The transient nature of Dubai means at the end of year I will have to say goodbye to parents, colleagues and students.  This year I am finding it particularly difficult to say goodbye.  Unfortunately, we're loosing some fantastic families who I have worked with and enjoyed getting to know as individuals. I will miss welcoming them in the morning, seeing their familiar faces in the auditorium and sharing a coffee at Chatter Box Cafe.  To all families that are leaving, I wish you luck and please keep in touch and update us all on your new adventures.
We lose Ms Hassan, Mr Cahalane, Ms Swain and Ms Robinson!  I will miss them all, they all have exciting new journeys to take and I have thanked them all on behalf of parents, students and their colleagues.  They are all child centered practitioners who recognise the importance of personlised learning.  

Finally to the students, this is always the hardest element for me as the dream of any headteacher is to see them graduate.  I hope that they have benefitted from the experience they have had at NAS Dubai and again I wish them all luck with their adventures.
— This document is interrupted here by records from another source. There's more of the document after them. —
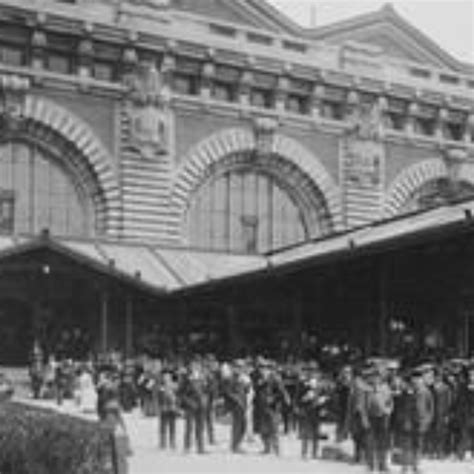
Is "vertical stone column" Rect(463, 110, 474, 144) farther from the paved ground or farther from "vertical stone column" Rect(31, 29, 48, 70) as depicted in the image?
the paved ground

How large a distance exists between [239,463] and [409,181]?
32631 millimetres

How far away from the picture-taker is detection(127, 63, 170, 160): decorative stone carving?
42.0 metres

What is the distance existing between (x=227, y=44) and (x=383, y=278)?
20.8 metres

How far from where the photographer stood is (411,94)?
49938 millimetres

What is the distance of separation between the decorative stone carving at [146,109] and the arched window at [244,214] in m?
3.16

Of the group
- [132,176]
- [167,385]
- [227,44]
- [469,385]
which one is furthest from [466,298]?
[227,44]

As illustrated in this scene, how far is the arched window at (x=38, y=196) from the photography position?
40188 mm

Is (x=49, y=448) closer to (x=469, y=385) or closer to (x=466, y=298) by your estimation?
(x=469, y=385)

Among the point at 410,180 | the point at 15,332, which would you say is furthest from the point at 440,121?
the point at 15,332

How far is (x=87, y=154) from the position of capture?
41219mm

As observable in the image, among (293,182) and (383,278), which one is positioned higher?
(293,182)

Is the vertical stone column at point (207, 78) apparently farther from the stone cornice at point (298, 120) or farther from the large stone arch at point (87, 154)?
the large stone arch at point (87, 154)

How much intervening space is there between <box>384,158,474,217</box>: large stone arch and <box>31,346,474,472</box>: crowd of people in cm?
→ 2586

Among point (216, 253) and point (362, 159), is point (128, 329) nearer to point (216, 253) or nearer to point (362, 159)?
point (216, 253)
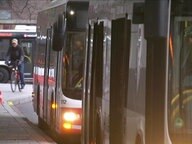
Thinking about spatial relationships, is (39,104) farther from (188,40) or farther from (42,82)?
(188,40)

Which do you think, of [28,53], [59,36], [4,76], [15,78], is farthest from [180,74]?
[28,53]

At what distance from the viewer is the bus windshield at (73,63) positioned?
13258mm

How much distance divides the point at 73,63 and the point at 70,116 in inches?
38.4

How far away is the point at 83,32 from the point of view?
1320 cm

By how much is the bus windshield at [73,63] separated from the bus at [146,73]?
423 centimetres

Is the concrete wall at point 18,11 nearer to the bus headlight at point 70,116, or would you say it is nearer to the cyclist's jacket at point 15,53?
the cyclist's jacket at point 15,53

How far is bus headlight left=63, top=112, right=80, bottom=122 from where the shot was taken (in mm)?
12992

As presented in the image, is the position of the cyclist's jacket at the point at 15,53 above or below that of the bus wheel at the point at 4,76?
above

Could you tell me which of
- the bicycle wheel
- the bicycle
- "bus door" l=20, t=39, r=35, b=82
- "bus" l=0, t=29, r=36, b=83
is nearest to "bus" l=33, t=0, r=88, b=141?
the bicycle

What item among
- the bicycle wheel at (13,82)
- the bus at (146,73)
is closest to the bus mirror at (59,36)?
the bus at (146,73)

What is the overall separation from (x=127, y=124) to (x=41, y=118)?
29.5ft

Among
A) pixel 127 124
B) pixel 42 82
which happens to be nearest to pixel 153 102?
pixel 127 124

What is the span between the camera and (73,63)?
43.7 ft

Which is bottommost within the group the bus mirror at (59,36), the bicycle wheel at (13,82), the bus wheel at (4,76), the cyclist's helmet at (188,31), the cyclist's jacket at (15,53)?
the bus wheel at (4,76)
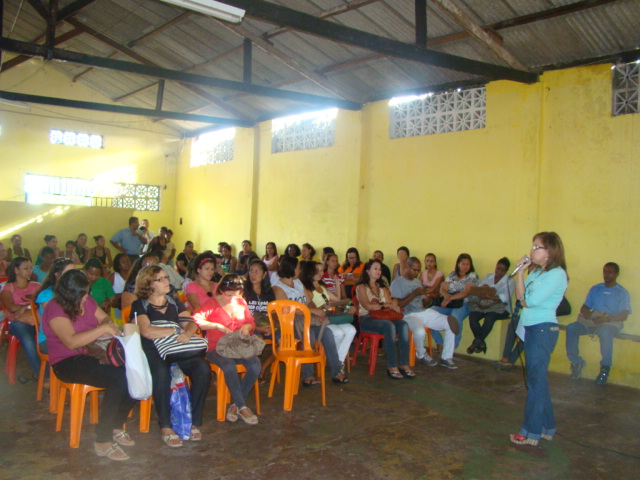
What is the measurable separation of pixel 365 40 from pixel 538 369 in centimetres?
336

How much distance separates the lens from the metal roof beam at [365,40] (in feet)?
16.3

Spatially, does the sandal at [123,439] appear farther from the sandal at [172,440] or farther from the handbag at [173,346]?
the handbag at [173,346]

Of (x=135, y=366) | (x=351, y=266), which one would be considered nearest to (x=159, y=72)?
(x=351, y=266)

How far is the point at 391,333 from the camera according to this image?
548cm

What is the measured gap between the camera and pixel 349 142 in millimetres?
8547

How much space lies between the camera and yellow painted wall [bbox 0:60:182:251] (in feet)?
38.2

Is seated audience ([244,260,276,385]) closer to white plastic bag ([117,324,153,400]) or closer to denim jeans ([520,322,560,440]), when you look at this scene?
white plastic bag ([117,324,153,400])

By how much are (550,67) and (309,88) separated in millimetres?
3646

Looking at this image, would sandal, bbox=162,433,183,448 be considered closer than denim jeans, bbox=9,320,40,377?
Yes

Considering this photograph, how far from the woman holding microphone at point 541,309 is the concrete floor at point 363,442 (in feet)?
1.40

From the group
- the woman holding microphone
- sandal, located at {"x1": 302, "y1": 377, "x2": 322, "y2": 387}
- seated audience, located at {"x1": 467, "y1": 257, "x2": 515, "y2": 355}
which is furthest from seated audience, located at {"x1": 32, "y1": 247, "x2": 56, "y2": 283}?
the woman holding microphone

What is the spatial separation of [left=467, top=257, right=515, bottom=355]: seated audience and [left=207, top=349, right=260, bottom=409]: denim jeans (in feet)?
9.93

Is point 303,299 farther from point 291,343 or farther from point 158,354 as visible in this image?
point 158,354

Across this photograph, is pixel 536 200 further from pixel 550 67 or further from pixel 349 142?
pixel 349 142
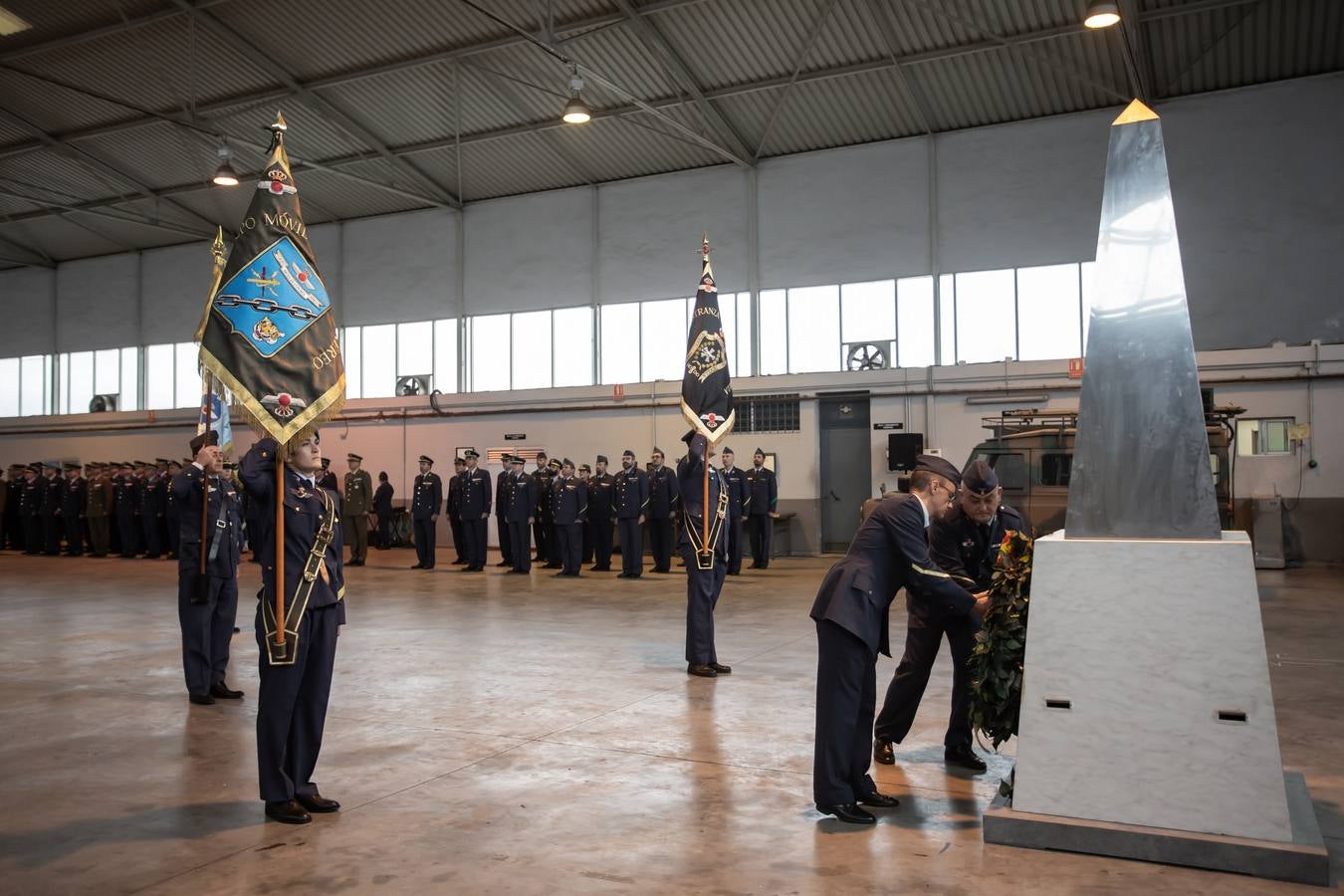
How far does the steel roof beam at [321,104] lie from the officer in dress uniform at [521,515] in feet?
28.4

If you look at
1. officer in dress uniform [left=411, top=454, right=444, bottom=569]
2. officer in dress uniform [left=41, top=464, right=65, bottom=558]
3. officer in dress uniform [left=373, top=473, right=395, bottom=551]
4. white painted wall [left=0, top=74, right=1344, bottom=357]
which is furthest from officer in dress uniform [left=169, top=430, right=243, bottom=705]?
officer in dress uniform [left=41, top=464, right=65, bottom=558]

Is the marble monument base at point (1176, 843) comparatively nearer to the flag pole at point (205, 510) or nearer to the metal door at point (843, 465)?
the flag pole at point (205, 510)

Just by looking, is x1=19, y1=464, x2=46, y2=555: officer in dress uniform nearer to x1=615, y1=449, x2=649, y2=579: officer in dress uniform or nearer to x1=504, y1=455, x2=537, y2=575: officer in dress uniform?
x1=504, y1=455, x2=537, y2=575: officer in dress uniform

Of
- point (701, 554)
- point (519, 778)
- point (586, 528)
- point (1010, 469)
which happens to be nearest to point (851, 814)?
point (519, 778)

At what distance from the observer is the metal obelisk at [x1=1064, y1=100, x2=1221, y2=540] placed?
395 cm

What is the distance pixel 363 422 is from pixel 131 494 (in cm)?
467

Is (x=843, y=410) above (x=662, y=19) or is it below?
below

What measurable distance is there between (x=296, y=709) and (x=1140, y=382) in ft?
12.5

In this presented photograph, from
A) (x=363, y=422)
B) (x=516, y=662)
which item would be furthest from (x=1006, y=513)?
(x=363, y=422)

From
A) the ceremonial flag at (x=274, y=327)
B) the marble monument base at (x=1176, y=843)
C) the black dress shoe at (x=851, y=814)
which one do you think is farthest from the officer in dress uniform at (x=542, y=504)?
the marble monument base at (x=1176, y=843)

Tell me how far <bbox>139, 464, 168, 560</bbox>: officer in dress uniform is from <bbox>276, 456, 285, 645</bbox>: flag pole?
56.0 feet

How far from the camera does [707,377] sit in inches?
329

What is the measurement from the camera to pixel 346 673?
7.57m

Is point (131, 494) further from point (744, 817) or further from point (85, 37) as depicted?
point (744, 817)
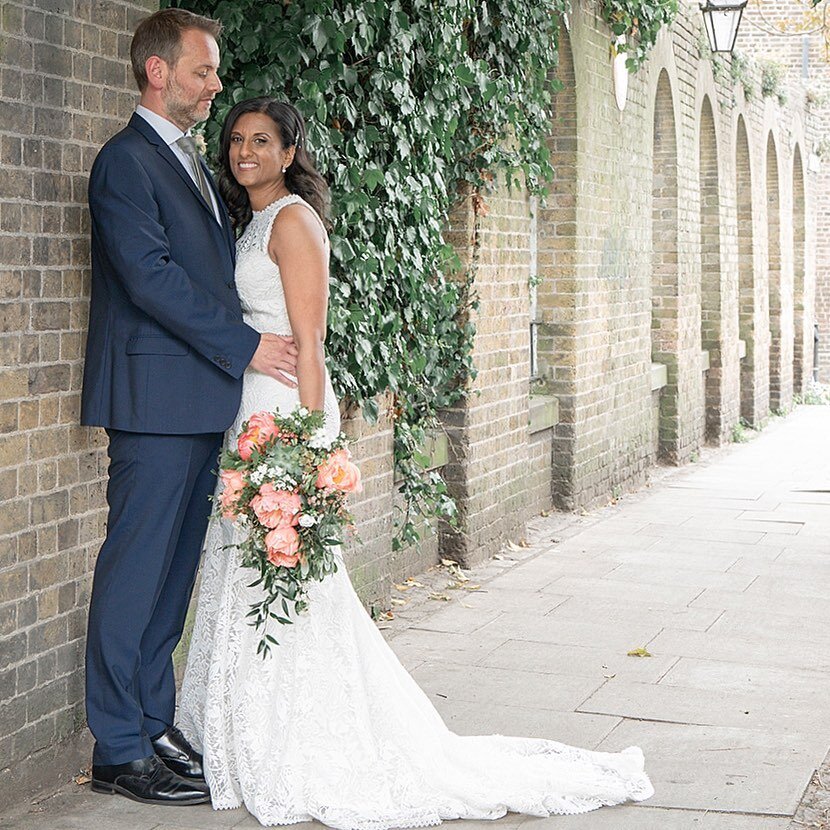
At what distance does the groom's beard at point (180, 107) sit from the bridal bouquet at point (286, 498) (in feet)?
2.96

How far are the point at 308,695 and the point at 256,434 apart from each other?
785mm

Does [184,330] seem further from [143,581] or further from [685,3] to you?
[685,3]

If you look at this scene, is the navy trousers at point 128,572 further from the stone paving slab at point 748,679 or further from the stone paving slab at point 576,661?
the stone paving slab at point 748,679

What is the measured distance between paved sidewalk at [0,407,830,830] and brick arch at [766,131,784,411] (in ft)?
29.1

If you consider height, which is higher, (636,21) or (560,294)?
(636,21)

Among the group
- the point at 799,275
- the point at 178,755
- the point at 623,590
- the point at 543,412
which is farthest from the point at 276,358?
the point at 799,275

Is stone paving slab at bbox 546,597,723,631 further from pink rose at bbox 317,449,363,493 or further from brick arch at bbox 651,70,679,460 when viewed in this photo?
brick arch at bbox 651,70,679,460

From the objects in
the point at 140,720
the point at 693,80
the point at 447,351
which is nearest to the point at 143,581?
the point at 140,720

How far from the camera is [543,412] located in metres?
9.53

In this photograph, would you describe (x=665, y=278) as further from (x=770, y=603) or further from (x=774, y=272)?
(x=774, y=272)

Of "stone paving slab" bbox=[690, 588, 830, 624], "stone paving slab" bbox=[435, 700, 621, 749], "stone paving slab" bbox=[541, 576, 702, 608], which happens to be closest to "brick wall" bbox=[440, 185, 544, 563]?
"stone paving slab" bbox=[541, 576, 702, 608]

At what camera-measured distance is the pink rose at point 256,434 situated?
405 centimetres

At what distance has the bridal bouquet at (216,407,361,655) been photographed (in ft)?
13.1

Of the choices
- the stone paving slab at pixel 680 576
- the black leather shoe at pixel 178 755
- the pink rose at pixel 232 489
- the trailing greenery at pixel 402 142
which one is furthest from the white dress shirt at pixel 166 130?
the stone paving slab at pixel 680 576
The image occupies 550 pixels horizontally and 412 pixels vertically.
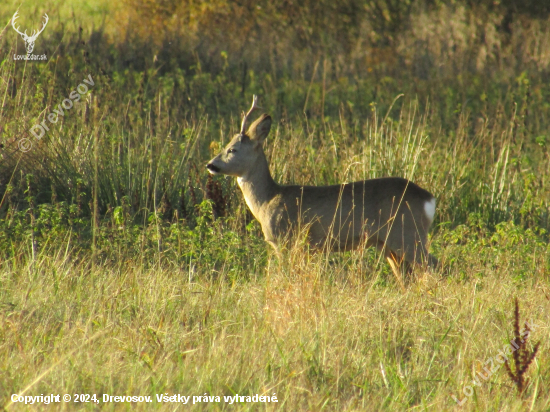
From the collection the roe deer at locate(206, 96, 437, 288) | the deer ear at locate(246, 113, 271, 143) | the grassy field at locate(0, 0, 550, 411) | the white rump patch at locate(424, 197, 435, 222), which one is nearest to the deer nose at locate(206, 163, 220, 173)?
the roe deer at locate(206, 96, 437, 288)

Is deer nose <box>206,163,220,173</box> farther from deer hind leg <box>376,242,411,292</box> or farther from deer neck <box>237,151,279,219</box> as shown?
deer hind leg <box>376,242,411,292</box>

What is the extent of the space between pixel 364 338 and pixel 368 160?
339 centimetres

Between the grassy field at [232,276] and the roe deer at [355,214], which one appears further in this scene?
the roe deer at [355,214]

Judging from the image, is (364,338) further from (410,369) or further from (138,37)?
(138,37)

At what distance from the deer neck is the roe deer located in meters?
0.03

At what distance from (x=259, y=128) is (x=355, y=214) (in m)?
1.06

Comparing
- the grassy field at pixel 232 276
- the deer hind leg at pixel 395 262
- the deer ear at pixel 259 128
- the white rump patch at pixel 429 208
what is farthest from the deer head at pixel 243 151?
the white rump patch at pixel 429 208

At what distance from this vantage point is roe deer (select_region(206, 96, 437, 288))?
16.6 ft

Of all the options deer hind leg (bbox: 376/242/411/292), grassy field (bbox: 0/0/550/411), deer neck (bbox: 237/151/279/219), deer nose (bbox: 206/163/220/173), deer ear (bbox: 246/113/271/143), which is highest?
deer ear (bbox: 246/113/271/143)

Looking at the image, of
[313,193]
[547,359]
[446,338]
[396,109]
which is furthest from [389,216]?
[396,109]

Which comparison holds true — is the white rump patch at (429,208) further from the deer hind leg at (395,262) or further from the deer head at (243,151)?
the deer head at (243,151)

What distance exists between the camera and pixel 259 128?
18.2 ft

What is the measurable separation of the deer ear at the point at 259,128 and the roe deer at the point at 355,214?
2cm

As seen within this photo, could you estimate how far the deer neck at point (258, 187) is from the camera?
5.52 meters
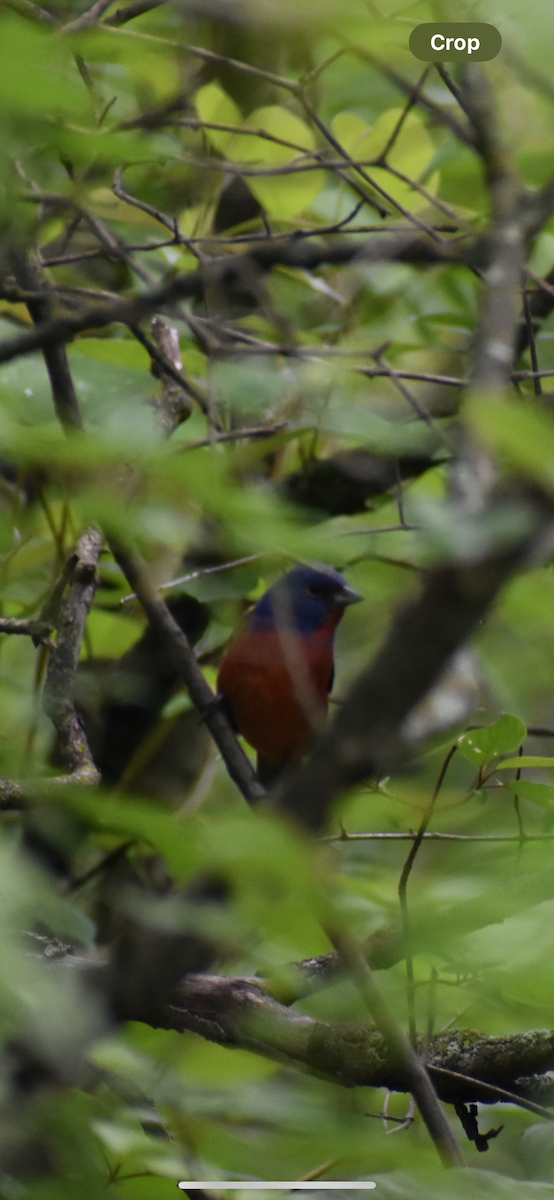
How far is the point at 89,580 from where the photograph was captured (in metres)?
1.79

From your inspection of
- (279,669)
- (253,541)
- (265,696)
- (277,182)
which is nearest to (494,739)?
(253,541)

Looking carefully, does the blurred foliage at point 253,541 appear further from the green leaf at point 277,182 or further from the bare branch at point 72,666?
the bare branch at point 72,666

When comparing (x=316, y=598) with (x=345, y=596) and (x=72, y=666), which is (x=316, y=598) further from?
(x=72, y=666)

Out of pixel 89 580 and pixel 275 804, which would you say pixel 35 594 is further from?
pixel 275 804

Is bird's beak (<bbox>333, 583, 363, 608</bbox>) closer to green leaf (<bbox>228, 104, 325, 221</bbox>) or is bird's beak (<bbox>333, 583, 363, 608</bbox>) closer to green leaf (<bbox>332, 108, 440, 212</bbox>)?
green leaf (<bbox>332, 108, 440, 212</bbox>)

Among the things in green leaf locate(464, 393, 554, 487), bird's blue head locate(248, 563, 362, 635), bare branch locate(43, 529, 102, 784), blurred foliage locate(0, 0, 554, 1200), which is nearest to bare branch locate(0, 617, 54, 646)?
bare branch locate(43, 529, 102, 784)

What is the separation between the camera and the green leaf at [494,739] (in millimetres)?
1240

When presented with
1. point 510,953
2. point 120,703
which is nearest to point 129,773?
point 120,703

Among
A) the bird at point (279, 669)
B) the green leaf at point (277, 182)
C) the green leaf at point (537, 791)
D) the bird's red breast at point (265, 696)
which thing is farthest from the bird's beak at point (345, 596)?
the green leaf at point (537, 791)

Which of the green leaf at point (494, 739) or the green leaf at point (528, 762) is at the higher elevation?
the green leaf at point (494, 739)

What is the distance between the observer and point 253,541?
585 mm

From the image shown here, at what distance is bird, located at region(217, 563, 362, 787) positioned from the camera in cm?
271

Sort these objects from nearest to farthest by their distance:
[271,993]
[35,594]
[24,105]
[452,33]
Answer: [24,105]
[452,33]
[271,993]
[35,594]

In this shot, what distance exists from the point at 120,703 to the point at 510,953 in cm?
206
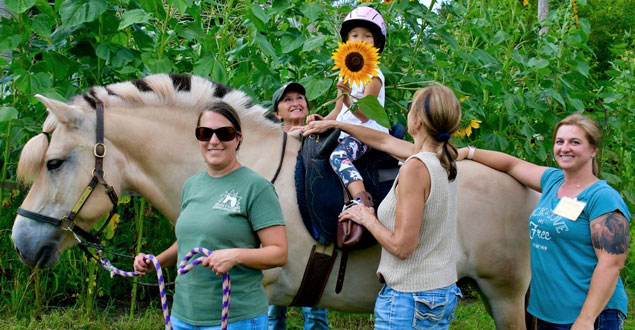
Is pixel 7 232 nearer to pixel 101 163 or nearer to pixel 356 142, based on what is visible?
pixel 101 163

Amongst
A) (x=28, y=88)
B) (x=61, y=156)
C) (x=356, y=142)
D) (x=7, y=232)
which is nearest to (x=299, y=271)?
(x=356, y=142)

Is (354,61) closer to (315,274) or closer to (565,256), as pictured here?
(315,274)

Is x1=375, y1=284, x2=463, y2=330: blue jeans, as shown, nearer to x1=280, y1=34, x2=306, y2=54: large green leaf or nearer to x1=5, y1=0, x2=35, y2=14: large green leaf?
x1=280, y1=34, x2=306, y2=54: large green leaf

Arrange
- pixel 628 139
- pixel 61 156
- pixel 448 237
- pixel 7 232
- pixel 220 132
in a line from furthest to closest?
1. pixel 628 139
2. pixel 7 232
3. pixel 61 156
4. pixel 448 237
5. pixel 220 132

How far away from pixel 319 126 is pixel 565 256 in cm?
139

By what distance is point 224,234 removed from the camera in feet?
7.31

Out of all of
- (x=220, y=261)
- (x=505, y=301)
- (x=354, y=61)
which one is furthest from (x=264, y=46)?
(x=505, y=301)

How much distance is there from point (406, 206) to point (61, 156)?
1.65 metres

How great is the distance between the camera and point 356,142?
3148mm

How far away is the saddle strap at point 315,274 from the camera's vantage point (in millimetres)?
3041

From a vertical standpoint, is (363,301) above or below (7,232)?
below

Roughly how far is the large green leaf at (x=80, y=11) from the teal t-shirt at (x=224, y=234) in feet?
6.16

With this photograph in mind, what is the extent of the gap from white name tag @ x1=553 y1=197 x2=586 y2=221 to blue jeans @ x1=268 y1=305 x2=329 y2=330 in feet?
7.02

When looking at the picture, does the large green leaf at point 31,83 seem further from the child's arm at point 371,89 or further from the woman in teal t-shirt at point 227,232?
the child's arm at point 371,89
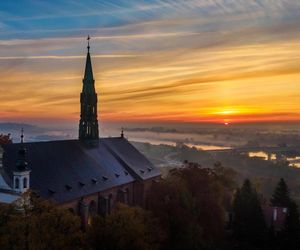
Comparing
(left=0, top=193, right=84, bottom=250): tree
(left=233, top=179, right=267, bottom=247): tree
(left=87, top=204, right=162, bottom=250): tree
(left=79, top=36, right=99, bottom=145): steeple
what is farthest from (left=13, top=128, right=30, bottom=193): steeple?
(left=233, top=179, right=267, bottom=247): tree

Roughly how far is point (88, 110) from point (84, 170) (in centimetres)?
1196

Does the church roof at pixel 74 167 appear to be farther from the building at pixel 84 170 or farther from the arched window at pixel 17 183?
the arched window at pixel 17 183

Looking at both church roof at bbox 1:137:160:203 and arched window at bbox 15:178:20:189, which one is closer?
arched window at bbox 15:178:20:189

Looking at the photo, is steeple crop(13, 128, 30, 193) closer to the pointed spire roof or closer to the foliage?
the foliage

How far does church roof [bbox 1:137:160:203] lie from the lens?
4606 centimetres

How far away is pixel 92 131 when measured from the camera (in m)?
63.2

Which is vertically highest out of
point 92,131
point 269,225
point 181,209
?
point 92,131

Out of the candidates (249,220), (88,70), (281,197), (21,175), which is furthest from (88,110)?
(281,197)

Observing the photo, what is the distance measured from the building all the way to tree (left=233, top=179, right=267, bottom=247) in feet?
47.8

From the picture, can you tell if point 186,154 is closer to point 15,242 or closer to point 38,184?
point 38,184

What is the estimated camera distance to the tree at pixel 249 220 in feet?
191

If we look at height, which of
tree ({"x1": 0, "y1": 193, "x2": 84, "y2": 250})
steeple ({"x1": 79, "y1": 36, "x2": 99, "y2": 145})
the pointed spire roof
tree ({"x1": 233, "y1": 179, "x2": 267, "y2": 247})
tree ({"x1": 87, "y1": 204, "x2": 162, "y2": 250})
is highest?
the pointed spire roof

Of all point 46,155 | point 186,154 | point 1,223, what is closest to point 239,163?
point 186,154

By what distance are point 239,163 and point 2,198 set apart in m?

They will always be part of ‘Team NAS’ and have all helped to create this wonderful learning environment.
We look forward to welcoming new students, new families and new staff.  I am very excited about the journey as we move forward to becoming a full secondary school progressing through to IB. Our Year 10 and Year 11 students will be sitting GCSE across the breadth of subjects and I am eagerly anticipating the promising outcomes.
I wish to finish my newsletter as I did with the awards assembly to students.  I spoke to students about kindness and being good human beings.  In a time of uncertainty our role in schools is even more important, not only with academics but also in nurturing the emotional intelligence and mindfulness in our children. You will see on our facebook page our new student video to please share and pass on.  We are proud to be a school that will not except any form of prejudice and our young people embrace the community in which we work and live. 
Have a wonderful break, look after each other.